In post-war mid-century America, the number of evangelicals, including Southern Baptists, was growing rapidly, but they were a people “about many things” as Jesus described Martha, with impact on society disproportionately weak compared to their numbers. They had no recognized think-tank to coalesce and articulate their conservative, biblical views and no central voice to bring those views to bear on culture, the courts, and behavior of the masses. No one was really paying attention to evangelicals as a political or cultural phenomenon.
Graham remedied that by bringing top Christian thinkers together in his magazine, brought unity around a few ideals such that evangelicals over the next twenty years became a movement, and through a popular medium of the day he gave them a megaphone to broadcast their beliefs.
We could use another Billy Graham today.
Evangelicals today are fractured. The 2016 election cycle has divided us. While 4 out of 5 white evangelicals (the SBC’s predominant constituency) voted for Trump, that fact should not be read as evangelical unity. Believers who may have voted for Trump did so for a variety of reasons. Some were wholeheartedly behind the candidate; some were choosing “the lesser of two evils.” Some were motivated by religious liberty issues, or the future of the U.S. Supreme Court, or pro-life concerns.
No single issue or theology can be said to have brought together the 81% of self-identified white evangelicals who voted for Trump.
And there’s the other 19% who didn’t. And African Americans, Asians, and Hispanic believers who pollsters don’t measure as “evangelicals” and often lump in with other Protestants groups or even Catholics.
We are divided. The divides are between white and black, urban and rural, high levels of education and lesser. And in Southern Baptist life, we have seen some divide between older and younger Christians (especially Millennials), and notable differences among spokesmen for Baptist causes, and distance between leaders and pews.
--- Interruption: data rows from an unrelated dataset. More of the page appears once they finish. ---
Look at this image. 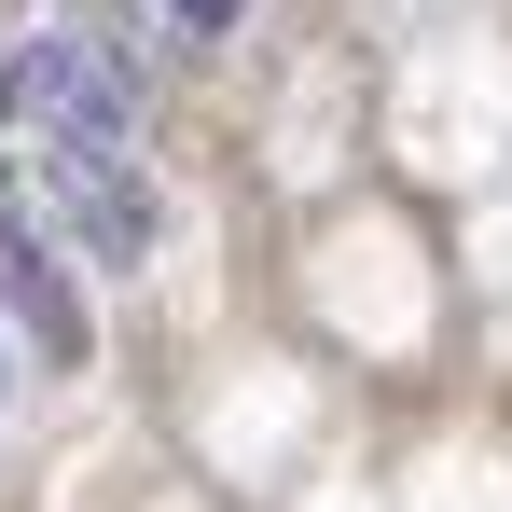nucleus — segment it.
<instances>
[{"mask_svg":"<svg viewBox=\"0 0 512 512\" xmlns=\"http://www.w3.org/2000/svg\"><path fill=\"white\" fill-rule=\"evenodd\" d=\"M0 305L28 319V346H42V360H84V305H70L56 250H42V222L14 208V180H0Z\"/></svg>","mask_w":512,"mask_h":512,"instance_id":"7ed1b4c3","label":"nucleus"},{"mask_svg":"<svg viewBox=\"0 0 512 512\" xmlns=\"http://www.w3.org/2000/svg\"><path fill=\"white\" fill-rule=\"evenodd\" d=\"M42 180H56V208H70V236H84L97 263H139V250H153V194H139L125 153H42Z\"/></svg>","mask_w":512,"mask_h":512,"instance_id":"f03ea898","label":"nucleus"},{"mask_svg":"<svg viewBox=\"0 0 512 512\" xmlns=\"http://www.w3.org/2000/svg\"><path fill=\"white\" fill-rule=\"evenodd\" d=\"M0 111H14V125H42L56 153H139V97H125V70L97 56L84 28H42V42L14 56Z\"/></svg>","mask_w":512,"mask_h":512,"instance_id":"f257e3e1","label":"nucleus"},{"mask_svg":"<svg viewBox=\"0 0 512 512\" xmlns=\"http://www.w3.org/2000/svg\"><path fill=\"white\" fill-rule=\"evenodd\" d=\"M180 28H194V42H222V28H236V0H167Z\"/></svg>","mask_w":512,"mask_h":512,"instance_id":"20e7f679","label":"nucleus"}]
</instances>
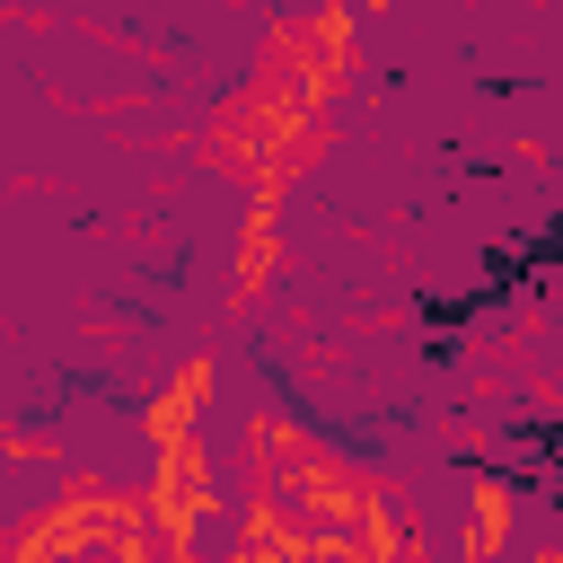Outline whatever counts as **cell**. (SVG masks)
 I'll return each instance as SVG.
<instances>
[]
</instances>
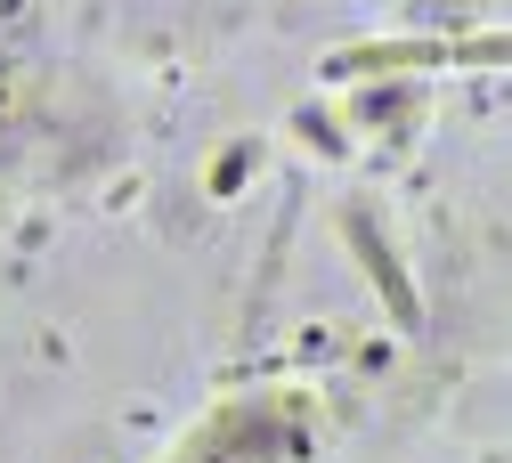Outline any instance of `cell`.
<instances>
[{
	"label": "cell",
	"mask_w": 512,
	"mask_h": 463,
	"mask_svg": "<svg viewBox=\"0 0 512 463\" xmlns=\"http://www.w3.org/2000/svg\"><path fill=\"white\" fill-rule=\"evenodd\" d=\"M350 236H358V252H366V269L382 277V293L399 301V317H415V293H407V277L391 269V260H382V236H374V220H366V212H350Z\"/></svg>",
	"instance_id": "cell-1"
}]
</instances>
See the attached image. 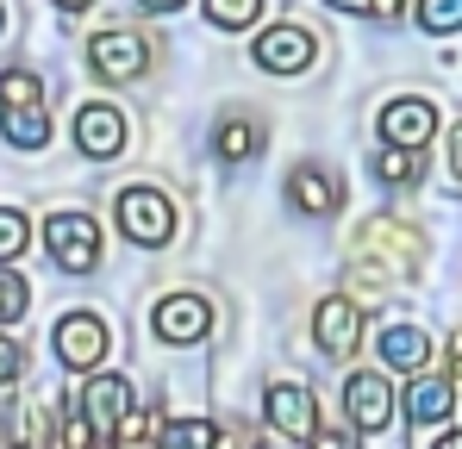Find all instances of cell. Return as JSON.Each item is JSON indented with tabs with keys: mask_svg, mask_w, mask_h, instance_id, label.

For the first time in a generation, the Ethics and Religious Liberty Commission does not appear to have spoken for average Southern Baptists. Russell Moore and a few others were critical of Trump, especially on issues of character and behavior. On the other hand, a few leading megachurch pastors, including Robert Jeffress of First Baptist Church of Dallas, stood with Trump. Others kept mum. SBC president Steve Gaines advised not making politics a church issue, so as not to offend people who need to the hear the gospel.
In this election, there were many reasons for speaking up—or not. Thus, in their analysis of the Republican win, pundits may report evangelicals a “silent majority,” but if that is the case, this majority was bound by many motivations.
The need of the hour is for evangelicals, Southern Baptists in particular, to process this awkward election theologically—not practically, politically, or emotionally—and identify the kingdom-worthy reasons for future political involvement. What are the few things we will stand for—that will bring us together in the name of Jesus Christ?
Is it U.S. Supreme Court appointments that preserve religious liberty? Marriage, family, gender preservation?
Is it social justice and a biblical view of peace, poverty, and the sanctity of human life?
And what is the role of character and trustworthiness in supporting a candidate or, moving forward, working with a presidential administration? Which is mandatory for Christ-followers when choosing political allies: biblical political positions or biblical behavior? (It appears nearly impossible to find both in a single person these days.)
In the 1950s, Graham drew Christians together around conservative, biblical theology, and eventually brought that to bear on politics and politicians—not the other way around. At 98 (his birthday was the day before the election), does Graham even recognize the movement he codified?
Eric Reed is editor of the Illinois Baptist.